The records:
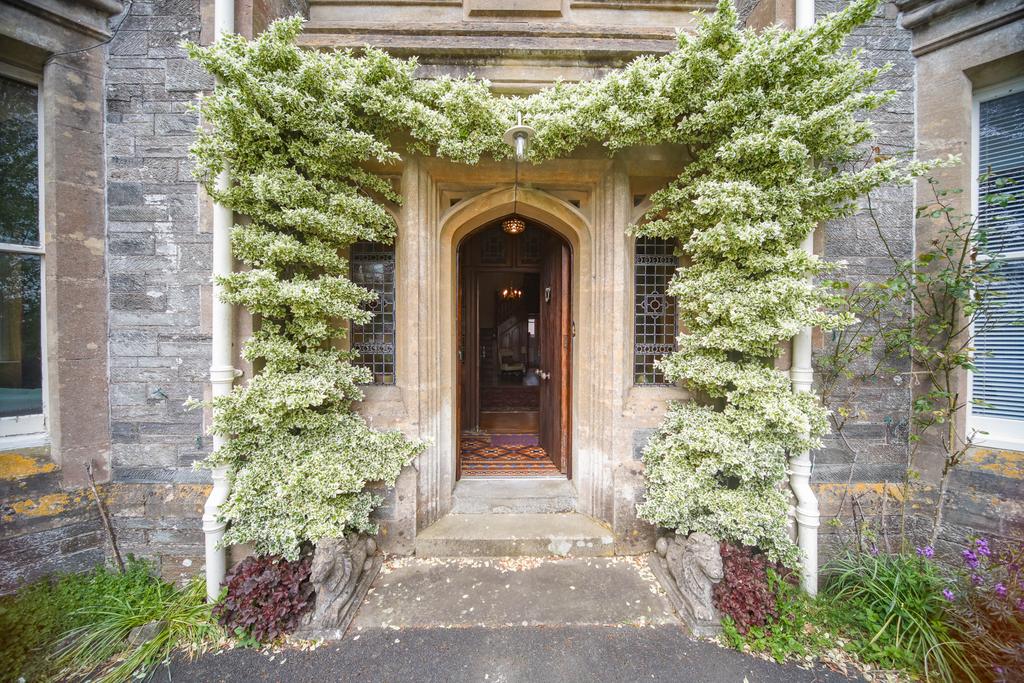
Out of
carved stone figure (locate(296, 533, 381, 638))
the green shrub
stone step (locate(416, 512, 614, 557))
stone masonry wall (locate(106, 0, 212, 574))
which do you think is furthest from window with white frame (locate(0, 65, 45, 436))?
the green shrub

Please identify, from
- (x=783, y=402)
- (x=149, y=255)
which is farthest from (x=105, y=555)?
(x=783, y=402)

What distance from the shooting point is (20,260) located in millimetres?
2725

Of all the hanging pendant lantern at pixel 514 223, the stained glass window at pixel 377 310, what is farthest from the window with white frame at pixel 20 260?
the hanging pendant lantern at pixel 514 223

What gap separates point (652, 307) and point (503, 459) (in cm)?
260

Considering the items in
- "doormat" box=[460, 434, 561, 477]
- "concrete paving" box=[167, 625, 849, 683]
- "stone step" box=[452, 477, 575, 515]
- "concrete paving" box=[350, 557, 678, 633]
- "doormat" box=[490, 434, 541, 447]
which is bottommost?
"concrete paving" box=[167, 625, 849, 683]

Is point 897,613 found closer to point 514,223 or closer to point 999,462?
point 999,462

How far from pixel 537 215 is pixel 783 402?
2656mm

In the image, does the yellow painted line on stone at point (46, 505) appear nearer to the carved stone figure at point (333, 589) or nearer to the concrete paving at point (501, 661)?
the concrete paving at point (501, 661)

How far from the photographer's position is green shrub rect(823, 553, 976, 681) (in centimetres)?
214

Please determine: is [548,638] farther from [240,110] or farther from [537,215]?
[240,110]

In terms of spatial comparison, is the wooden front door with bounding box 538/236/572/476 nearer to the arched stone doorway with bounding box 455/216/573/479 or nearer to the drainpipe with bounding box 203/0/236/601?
the arched stone doorway with bounding box 455/216/573/479

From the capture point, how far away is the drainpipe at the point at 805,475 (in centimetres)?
270

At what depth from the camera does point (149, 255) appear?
286 centimetres

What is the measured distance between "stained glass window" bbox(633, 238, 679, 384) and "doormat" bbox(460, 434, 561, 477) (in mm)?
1641
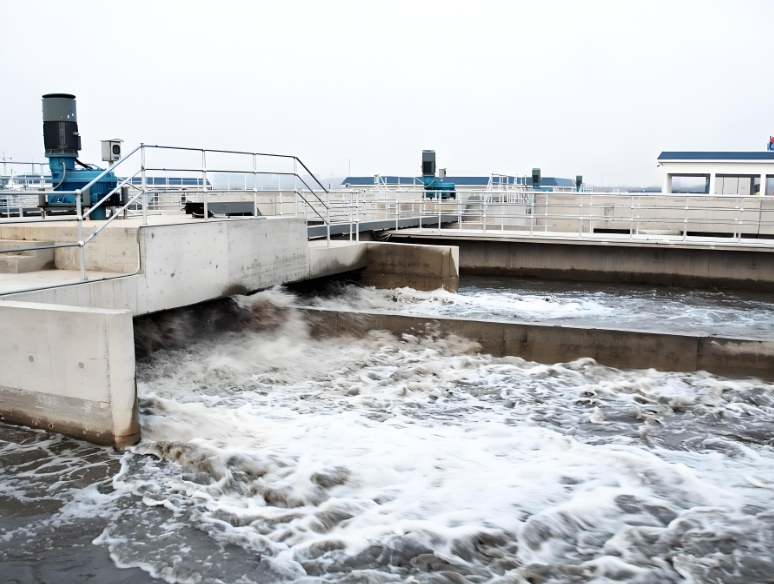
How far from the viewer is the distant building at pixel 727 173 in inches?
1329

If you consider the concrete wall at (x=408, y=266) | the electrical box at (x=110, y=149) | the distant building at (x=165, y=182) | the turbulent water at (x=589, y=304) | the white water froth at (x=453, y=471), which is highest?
the electrical box at (x=110, y=149)

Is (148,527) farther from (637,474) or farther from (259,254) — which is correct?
(259,254)

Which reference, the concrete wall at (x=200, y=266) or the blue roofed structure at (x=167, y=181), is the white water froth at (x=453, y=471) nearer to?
the concrete wall at (x=200, y=266)

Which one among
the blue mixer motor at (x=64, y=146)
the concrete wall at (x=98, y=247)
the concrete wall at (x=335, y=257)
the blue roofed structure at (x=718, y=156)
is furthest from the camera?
the blue roofed structure at (x=718, y=156)

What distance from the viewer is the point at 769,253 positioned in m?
17.3

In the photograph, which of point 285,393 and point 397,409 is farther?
point 285,393

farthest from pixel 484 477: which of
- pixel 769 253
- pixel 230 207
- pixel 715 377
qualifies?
pixel 769 253

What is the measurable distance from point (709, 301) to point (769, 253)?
93.3 inches

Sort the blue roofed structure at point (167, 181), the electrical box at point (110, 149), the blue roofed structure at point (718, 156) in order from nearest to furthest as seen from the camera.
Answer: the electrical box at point (110, 149) < the blue roofed structure at point (167, 181) < the blue roofed structure at point (718, 156)

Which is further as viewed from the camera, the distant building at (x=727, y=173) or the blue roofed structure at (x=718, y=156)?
the blue roofed structure at (x=718, y=156)

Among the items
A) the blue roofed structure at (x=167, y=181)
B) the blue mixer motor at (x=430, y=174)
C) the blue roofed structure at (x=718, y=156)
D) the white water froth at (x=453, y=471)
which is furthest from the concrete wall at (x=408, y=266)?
A: the blue roofed structure at (x=718, y=156)

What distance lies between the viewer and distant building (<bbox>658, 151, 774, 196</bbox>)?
33750mm

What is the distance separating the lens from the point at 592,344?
10.7 metres

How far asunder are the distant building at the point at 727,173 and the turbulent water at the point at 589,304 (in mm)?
18316
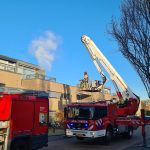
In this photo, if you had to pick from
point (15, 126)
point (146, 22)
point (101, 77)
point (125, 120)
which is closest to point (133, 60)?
point (146, 22)

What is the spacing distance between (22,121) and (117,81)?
14356 millimetres

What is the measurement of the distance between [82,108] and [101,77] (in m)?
8.23

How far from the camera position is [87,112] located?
62.6ft

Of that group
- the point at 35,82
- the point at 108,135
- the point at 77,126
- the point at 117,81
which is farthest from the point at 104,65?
the point at 35,82

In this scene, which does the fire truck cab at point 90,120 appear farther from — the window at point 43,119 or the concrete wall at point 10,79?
the concrete wall at point 10,79

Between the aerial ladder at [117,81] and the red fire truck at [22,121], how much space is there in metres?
9.45

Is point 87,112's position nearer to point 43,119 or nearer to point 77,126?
point 77,126

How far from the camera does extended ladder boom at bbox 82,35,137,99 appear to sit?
24953mm

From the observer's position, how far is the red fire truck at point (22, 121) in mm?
11594

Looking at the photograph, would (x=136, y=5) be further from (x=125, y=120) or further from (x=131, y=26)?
(x=125, y=120)

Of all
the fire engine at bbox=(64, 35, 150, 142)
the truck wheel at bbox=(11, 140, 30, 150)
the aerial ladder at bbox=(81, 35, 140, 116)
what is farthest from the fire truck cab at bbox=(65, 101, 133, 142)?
the truck wheel at bbox=(11, 140, 30, 150)

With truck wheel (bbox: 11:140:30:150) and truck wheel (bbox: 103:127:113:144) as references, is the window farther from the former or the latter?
truck wheel (bbox: 103:127:113:144)

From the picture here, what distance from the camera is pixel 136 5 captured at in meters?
12.8

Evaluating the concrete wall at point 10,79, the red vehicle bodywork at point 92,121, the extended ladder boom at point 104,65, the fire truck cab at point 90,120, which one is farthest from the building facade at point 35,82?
the fire truck cab at point 90,120
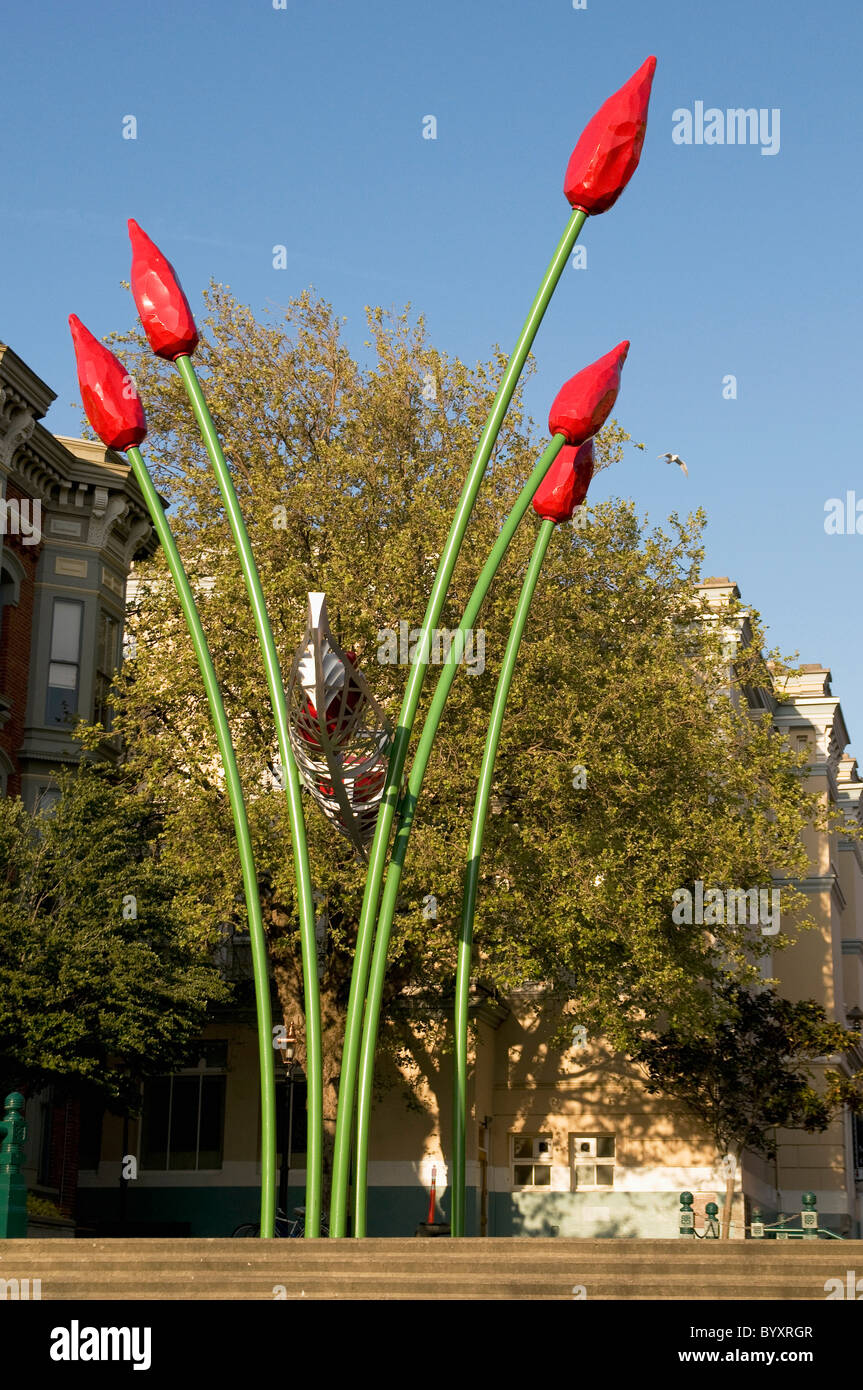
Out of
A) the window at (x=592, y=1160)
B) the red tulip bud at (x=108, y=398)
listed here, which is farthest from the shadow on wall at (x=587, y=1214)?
the red tulip bud at (x=108, y=398)

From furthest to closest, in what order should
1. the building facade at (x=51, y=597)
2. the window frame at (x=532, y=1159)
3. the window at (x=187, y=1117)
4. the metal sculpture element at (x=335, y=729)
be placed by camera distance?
the window frame at (x=532, y=1159) → the window at (x=187, y=1117) → the building facade at (x=51, y=597) → the metal sculpture element at (x=335, y=729)

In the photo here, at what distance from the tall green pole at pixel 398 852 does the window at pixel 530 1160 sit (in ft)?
66.1

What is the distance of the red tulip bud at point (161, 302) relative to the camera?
13.1 metres

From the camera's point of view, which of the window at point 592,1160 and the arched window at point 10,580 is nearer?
the arched window at point 10,580

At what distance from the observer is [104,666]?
28672 millimetres

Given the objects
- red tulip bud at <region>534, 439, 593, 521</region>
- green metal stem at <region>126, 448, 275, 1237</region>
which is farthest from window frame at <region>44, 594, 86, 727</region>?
red tulip bud at <region>534, 439, 593, 521</region>

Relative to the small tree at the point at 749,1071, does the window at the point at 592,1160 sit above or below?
below

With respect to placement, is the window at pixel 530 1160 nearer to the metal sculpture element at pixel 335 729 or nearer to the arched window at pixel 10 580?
the arched window at pixel 10 580

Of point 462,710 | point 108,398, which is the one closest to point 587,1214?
point 462,710

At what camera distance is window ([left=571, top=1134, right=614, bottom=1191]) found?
103ft

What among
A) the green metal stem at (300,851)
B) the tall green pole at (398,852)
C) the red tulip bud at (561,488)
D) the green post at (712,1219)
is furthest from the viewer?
the green post at (712,1219)

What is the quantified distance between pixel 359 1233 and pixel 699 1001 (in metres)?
13.0
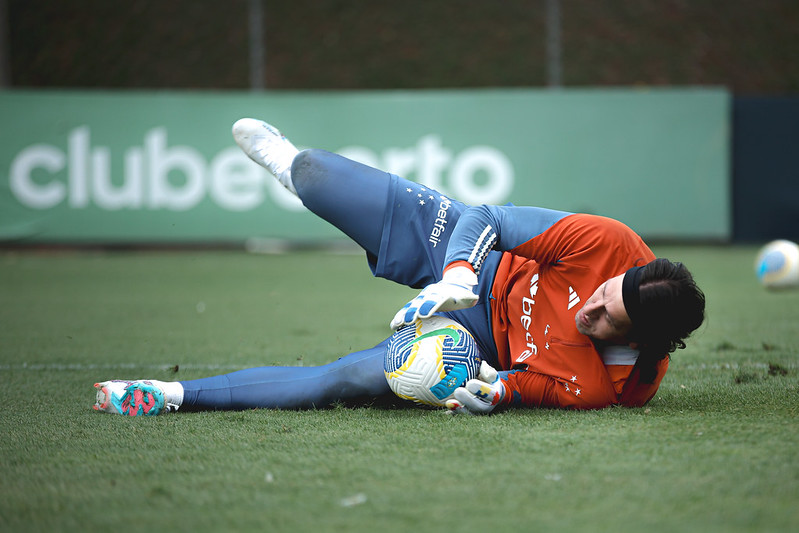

Written exercise:
Filter the material above down to the lines that contain the word "turbulent", and copy each of those lines unchanged.

Task solution:
If you consider the concrete wall at (x=408, y=266) | the electrical box at (x=110, y=149) | the distant building at (x=165, y=182) | the turbulent water at (x=589, y=304) | the white water froth at (x=453, y=471), which is highest?
How far asunder are the distant building at the point at 727,173 and the turbulent water at the point at 589,304 (in mm)?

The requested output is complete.